NCERT Solutions Of Class 12 Chemistry Chapter 2 Electrochemistry (Intext Questions 2.1 to 2.15)

Page 36

Question 2.1 How would you determine the standard electrode potential of the system $Mg^{2+} | Mg$ ?
Answer :

To determine the standard electrode potential of the given system we need to use a hydrogen electrode. In the setup, we shall put a hydrogen electrode as cathode and Mg | MgSO 4 as an anode.

$\mathrm{Mg}\left|\mathrm{Mg}^{2+}(\mathrm{aq}, 1 \mathrm{M})\right|\left|\mathrm{H}^{+}(\mathrm{aq}, 1 \mathrm{M})\right| \mathrm{H}_2(\mathrm{~g}, \mathrm{I}$ bar $), \mathrm{Pt}_{(\mathrm{s})}$

Now we will measure the emf of the cell. This emf will be the standard electrode potential of the magnesium electrode.

E°cell = E° right – E°left
E°left =0 ( The standard hydrogen electrode is always zero)
Hence
$E^{o}cell = E^{o} Mg|Mg^{2+}$

Question 2.2 Can you store copper sulphate solutions in a zinc pot?

Answer:

The standard electrode potential of Zinc is - 0.76 whereas that of Copper is 0.34. So Zinc will reduce copper into the lower state.

It is known that zinc is more reactive than copper. Thus if we will store copper sulphate solution in zinc pot then zinc will displace copper from its solution.

The following reaction will take place:-

$Zn \:+\:CuSO_{4}\rightarrow ZnSO_{4}\:+\:Cu$

Question 2.3 Consult the table of standard electrode potentials and suggest three substances that can oxidise ferrous ions under suitable conditions.

Answer :

The oxidising strength of elements increases as the standard electrode potential increases.

So all the elements having greater standard potential than iron can oxidise it to a higher state.

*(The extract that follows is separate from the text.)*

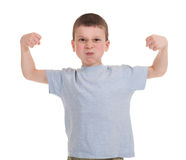 Boy shows strength. Isolated on white Royalty Free Stock Photo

Few such elements are :- F 2 , Cl 2 , Br 2 , Ag +1 etc.

Page 41

Question 2.4 Calculate the potential of hydrogen electrode in contact with a solution whose pH is 10.

Answer :

It is given that pH of the solution is 10,i.e., the hydrogen ion concentration in the solution is 10 -10 M.

$\mathrm{H}^{+}+\mathrm{e}^{-} \longrightarrow \frac{1}{2} \mathrm{H}_2$

By Nernst equation we have :-

$E_{Cell} = E_{cell}^{\circ}\ - \frac{RT}{2F}ln \frac{1}{\left [ H^+ \right ]}$

So, $= 0 - \frac{0.0591}{1}log \frac{1}{\left [ 10^{-10} \right ]}$

or $= -\ 0.591\ V$

So the required potential is - 0.591 V.

Question 2.5 Calculate the emf of the cell in which the following reaction takes place:

$Ni(s)+2Ag^{+} (0.002M)\rightarrow Ni^{2+}(0.160M)+ 2Ag(s)$

Given that $E^{\Theta }_{(cell) }= 1.05 \, V$

Answer :

Here we can directly apply the nernst equation :-

$E_{Cell} = E_{cell}^{\circ}\ - \frac{0.0591}{n}log \frac{[Ni^{+2}]}{\left [ Ag^+ \right ]^2}$

Putting the value in this equation :-

$= 1.05\ - \frac{0.0591}{2}log \frac{0.160}{(0.002)^2}$

or $= 1.05\ - 0.02955\ log (4\times10^4)$

or $= 0.914\ V$

Hence the required potential is 0.914 V.

Question 2.6 The cell in which the following reaction occurs:
$2Fe^{3+}(aq)+2I^{-}(aq)\rightarrow 2Fe^{2+}(aq)+I_{2}(s)$ has $E^{0}_{cell}=0.236\, V$ at $298 K.$
Calculate the standard Gibbs energy and the equilibrium constant of the cell reaction.

Answer :

For finding Gibbs free energy we know the relation :-

$\Delta G_r^{\circ} = -\ nFE_{cell}^{\circ}$

$= -\ 2\times96487\times 0.236$

$= -\ 45541.864\ J\ mol^{-1}$

$= -\ 45.54\ KJ\ mol^{-1}$

Now, for equilibrium constant we will use :-

$\Delta G_r^{\circ} = -2.303\ RTlog\ K_c$

So, $logK_c = -\frac{-45.54\times10^3}{2.303\times8.314\times298}$

or $logK_c = 7.981$

or $K_c = 9.57\times10^7$

Page 51

Question 2.7 Why does the conductivity of a solution decrease with dilution?

Answer :

The conductivity of a solution depends upon the number of ions and the distance between them. In the process of dilution, we don't increase the number of ions in the solution instead we increase the distance between them. So the conductivity of the solution decreases due to dilution.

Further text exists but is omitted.